Sunday morning political shows almost entirely ignored the unprecedented move by North Carolina Republicans to significantly limit the executive powers of the incoming Democratic governor.
On December 14, Republicans in the North Carolina state legislature launched a three-day special session for the sole purpose of introducing “a flurry of bills … to undermine [incoming Democratic Governor Roy] Cooper by stripping him of his ability to make key appointments to state and local boards and mandating, for the first time, legislative approval of his cabinet,” The New York Times reported. The Times added that the “significant shackling of the governor’s authority” may result in lawsuits from the incoming administration against the state legislature.
CNN.com reported that the Republican legislature's “unprecedented power grab” includes legislation to “block Cooper from appointing any members to the state Board of Education and to the board of trustees for the University of North Carolina system,” and to slow lawsuits from reaching the majority Democratic-appointed state Supreme Court. The legislation also will revert to a partisan election process for filling vacancies at appellate level state courts.
Despite North Carolina Republicans’ “brazen bid for permanent power,” the Sunday morning political shows of December 18 all but ignored their unprecedented actions. A Media Matters review of ABC’s This Week, CBS’ Face the Nation, NBC’s Meet the Press, CNN’s State of the Union, and Fox Broadcasting Co.’s Fox News Sunday found that only Meet the Press discussed the situation in one brief segment that lasted less than three minutes.
Host Chuck Todd opened a discussion on Meet the Press about the events in North Carolina by describing them as “perfectly legal” due to Republicans’ “veto-proof majority.” (In fact, a legal challenge against North Carolina Republicans’ actions may be looming.) The segment also featured misinformation from CNBC’s Rick Santelli, a right-wing commentator sometimes credited for “launching the tea party movement,” who bizarrely transformed a story about a state political party’s power grab into a complaint that “the federal government gets too much control in various states.”
Other national and internet media outlets have given this story the detailed reporting and thoughtful analysis it demands.
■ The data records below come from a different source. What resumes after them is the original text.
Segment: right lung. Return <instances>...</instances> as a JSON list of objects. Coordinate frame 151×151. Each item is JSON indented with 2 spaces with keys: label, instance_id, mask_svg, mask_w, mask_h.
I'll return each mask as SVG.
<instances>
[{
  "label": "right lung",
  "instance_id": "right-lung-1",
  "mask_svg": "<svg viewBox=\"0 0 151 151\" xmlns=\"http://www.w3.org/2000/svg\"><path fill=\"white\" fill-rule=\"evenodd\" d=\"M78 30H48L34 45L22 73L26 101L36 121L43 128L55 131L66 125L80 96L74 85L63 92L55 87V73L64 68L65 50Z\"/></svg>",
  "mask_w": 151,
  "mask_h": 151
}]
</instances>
Slate’s Mark Joseph Stern wrote that the “last-minute power grab marks an alarming departure from basic democratic norms” and is “a blatant attempt to overturn the results of an election by curtailing judicial independence and restructuring the government to seize authority lawfully delegated to the incoming Democratic governor.” The New York Times and Washington Post editorial boards excoriated North Carolina Republicans’ "novel strategy to subvert the will of the voters" in a “graceless power grab.” And as elections law expert Rick Hasen explained, some of the measures are so extreme that they could spur “potential Voting Rights Act and federal constitutional challenges” on the basis that “the legislature would potentially be diluting minority voting power and making minority voters worse off."
Nonetheless, Sunday shows appear to be following the poor example set by broadcast news shows, which Media Matters previously found completely ignored the story for several days.
Methodology:
Media Matters searched Snapstream and iQ Media for mentions of “North Carolina” on the December 18 editions of CNN’s State of the Union, ABC’s This Week, CBS’ Face the Nation, NBC’s Meet the Press, and Fox Broadcasting Co.’s Fox News Sunday.